Based on a synthesis of data on global oceanic magmatism, Cornelia Class and Steven L. Goldstein show that the evidence actually favors whole-mantle convection, with the deepest parts of the Earth affected by the tectonic processes that occur at the surface. Their study will appear in the August 25 issue of the journal Nature.
"For thirty years scientists have been debating whether there is a layer in the mantle that has remained unchanged since the formation of the Earth," said Class, a Doherty Associate Research Scientist. "The new on-line databases made it possible for the first time to reevaluate the geochemical arguments based on a complete synthesis of global data on oceanic basalts. We found that the strongest evidence previously put forth in favor of a layered mantle actually indicates the opposite is true."
The question of whether the Earth's interior operates on a "layered" or "whole-mantle" model is central to scientists' understanding of how the Earth loses its internal heat. The main process of heat loss occurs through melting of the mantle to form magma. If the layered model is correct, then a large portion of the deep earth never melts and never reaches the surface. Evaluations of seismic waves generated by earthquakes indicate that continental and oceanic plates sink all the way to the core-mantle boundary, an observation that supports whole-mantle convection. However, evidence from trace amounts of helium in lavas have been interpreted as requiring that the mantle is composed of layers that are isolated from each other.
When magma is erupted by volcanoes, helium and other gasses from the mantle are expelled to the atmosphere. Unlike other gases, the helium is so light that it is lost forever to space. As a result, the Earth's inventory of 3He, the light isotope of helium, is considered "primordial," dating from the time of the formation of the planet. Indications of a high proportion of primordial helium in ocean island lavas, like those found in Hawaii, have been taken as evidence for a layer in the deep mantle that has never been melted and, hence, never degassed.
"This result adds to growing evidence that most of Earth's mantle has been subject to the same forces that drive the movements of Earth's crust," said Sonia Esperanca, a Program Director in the National Science Foundation's Division of Earth Sciences, which funded the research.
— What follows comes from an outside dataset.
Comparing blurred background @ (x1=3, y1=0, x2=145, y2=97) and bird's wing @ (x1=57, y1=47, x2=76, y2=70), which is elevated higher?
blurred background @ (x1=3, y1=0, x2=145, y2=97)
Class and Goldstein's re-evaluation of this concept of the inner Earth was based on their work with two new databases that for the first time compile all of the published data on the geochemistry of oceanic volcanism around the world: the Petrological Database of Ocean Floor Basalts (PetDB, based at Lamont) and Geochemistry of Rocks from the Oceans and Continents (GEOROC).
It has long been known that the upper mantle sources of basalt found at mid-ocean ridges, formed by sea floor spreading, have been previously melted to form oceanic and continental crust. The new global data synthesis demonstrates that the ocean island lavas that are chemically most like mid-ocean ridge basalt also contain the highest primordial helium signal. As a result, this helium signal actually indicates previous processing by plate tectonics, rather than a primordial mantle source. Class and Goldstein conclude that helium must be degassed inefficiently to the atmosphere through volcanic processes and enough remains in the mantle during melting to give the false impression that the deep mantle is primordial.
"Our results mean we can dispense once and for all with the argument that the helium data require a primordial layer in the mantle, whose existence has been difficult to reconcile with the rest of what we know about how the Earth works," said Goldstein, a professor of Earth and Environmental Sciences at Columbia University and member of the Lamont-Doherty senior staff. "The implications of our work will be hotly debated, but I expect these new observations to change the way we view deep-Earth dynamics."
The study was funded by the National Science Foundation.